Casi siempre sí, y en JAS nadie te cobra por saber el precio. Lo que cambia entre una empresa y otra es cómo llegas al número. Un hogar se cotiza en unos dos minutos por internet, sin que nadie tenga que ir a verlo. Una oficina sí lleva un recorrido primero, y de ahí sale un alcance de trabajo y un precio por escrito.

La pregunta real casi nunca es si el precio se cobra. Es qué te cuesta pedirlo: un sábado en la sala con alguien vendiéndote un plan, un teléfono que después no deja de sonar, o un número que cambia cuando el equipo ya está en la puerta. Esas tres cosas se resuelven distinto, y conviene saber cuál te están ofreciendo.

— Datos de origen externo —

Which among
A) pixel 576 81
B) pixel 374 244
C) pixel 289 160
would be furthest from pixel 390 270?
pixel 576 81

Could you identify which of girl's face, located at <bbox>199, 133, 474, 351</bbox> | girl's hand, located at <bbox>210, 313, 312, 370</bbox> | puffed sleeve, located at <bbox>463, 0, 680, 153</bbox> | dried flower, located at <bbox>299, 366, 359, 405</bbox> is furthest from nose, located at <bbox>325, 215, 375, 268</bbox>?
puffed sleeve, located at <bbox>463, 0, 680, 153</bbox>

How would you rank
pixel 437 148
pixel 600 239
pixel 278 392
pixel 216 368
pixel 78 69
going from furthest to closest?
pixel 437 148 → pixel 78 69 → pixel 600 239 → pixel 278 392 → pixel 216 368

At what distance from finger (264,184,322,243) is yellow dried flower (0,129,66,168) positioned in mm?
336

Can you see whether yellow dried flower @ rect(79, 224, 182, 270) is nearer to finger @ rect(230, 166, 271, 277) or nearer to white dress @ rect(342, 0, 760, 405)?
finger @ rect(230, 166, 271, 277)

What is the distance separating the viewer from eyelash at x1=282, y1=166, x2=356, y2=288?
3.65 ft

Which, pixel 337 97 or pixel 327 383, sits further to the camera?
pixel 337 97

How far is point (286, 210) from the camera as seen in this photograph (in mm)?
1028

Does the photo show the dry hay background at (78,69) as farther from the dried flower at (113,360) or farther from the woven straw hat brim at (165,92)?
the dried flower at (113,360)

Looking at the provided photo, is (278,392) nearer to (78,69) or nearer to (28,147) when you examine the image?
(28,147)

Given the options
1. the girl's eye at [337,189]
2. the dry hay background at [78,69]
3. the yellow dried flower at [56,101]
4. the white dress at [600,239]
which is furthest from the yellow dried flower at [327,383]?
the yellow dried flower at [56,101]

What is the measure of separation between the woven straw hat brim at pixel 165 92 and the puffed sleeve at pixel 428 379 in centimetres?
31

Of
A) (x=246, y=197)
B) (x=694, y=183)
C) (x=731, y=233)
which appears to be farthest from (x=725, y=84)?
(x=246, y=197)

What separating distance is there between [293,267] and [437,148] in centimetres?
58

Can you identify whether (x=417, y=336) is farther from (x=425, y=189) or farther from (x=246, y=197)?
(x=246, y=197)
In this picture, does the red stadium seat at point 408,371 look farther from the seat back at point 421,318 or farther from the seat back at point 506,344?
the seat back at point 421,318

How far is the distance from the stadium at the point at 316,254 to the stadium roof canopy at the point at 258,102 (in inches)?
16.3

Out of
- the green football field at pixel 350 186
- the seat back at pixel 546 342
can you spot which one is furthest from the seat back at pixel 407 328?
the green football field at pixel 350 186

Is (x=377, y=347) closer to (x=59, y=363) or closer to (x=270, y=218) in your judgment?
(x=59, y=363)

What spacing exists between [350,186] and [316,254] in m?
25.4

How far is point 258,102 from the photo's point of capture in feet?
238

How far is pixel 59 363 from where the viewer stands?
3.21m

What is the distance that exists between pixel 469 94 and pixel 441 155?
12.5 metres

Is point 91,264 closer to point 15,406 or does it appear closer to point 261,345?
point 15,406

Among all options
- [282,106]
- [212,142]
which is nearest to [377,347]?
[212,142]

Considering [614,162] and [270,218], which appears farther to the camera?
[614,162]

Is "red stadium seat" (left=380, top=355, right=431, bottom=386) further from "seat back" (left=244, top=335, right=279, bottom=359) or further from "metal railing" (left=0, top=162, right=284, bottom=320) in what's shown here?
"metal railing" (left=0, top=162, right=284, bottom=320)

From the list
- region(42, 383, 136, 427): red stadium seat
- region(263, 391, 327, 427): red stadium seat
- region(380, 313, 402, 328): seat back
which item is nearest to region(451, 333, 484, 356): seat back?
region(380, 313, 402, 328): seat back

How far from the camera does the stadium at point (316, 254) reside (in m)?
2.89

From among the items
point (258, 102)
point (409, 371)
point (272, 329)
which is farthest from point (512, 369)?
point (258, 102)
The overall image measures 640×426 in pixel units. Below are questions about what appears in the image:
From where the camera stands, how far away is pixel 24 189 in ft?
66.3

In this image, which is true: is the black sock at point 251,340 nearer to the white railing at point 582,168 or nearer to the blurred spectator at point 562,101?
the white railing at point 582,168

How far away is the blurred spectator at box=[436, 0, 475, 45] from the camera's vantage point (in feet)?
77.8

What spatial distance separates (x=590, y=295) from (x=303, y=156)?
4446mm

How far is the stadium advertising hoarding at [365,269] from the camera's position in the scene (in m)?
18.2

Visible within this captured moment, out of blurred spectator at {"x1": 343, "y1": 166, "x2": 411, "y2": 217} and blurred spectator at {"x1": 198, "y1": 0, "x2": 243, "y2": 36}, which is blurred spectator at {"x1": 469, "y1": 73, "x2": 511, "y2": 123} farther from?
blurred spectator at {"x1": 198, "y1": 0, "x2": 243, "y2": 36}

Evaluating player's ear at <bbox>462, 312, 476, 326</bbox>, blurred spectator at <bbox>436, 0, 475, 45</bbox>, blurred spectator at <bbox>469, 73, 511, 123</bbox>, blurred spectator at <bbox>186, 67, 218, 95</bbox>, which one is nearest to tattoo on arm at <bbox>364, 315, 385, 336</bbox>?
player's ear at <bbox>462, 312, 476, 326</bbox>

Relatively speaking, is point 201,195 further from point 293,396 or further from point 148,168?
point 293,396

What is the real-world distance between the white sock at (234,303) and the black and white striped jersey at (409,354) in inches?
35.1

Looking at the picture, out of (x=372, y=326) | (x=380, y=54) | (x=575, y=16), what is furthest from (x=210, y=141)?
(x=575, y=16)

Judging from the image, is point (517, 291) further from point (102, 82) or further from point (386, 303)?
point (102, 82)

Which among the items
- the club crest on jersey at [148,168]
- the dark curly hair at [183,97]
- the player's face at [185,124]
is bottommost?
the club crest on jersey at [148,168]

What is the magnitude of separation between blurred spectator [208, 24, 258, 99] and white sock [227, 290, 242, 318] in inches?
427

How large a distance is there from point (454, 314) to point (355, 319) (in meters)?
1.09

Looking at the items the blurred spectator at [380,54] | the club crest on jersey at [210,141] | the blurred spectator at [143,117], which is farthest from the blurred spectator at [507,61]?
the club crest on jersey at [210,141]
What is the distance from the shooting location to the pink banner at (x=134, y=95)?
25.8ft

Estimación, cotización, factura — tres palabras distintas

En este sitio no son sinónimos, y la diferencia es deliberada. El número que ves mientras avanzas por el formulario se llama estimación: se mueve mientras cambias respuestas. Cuando envías la solicitud, el servidor devuelve el número confirmado — esa es la cotización. Y la factura llega después de la visita completada, por el monto cotizado.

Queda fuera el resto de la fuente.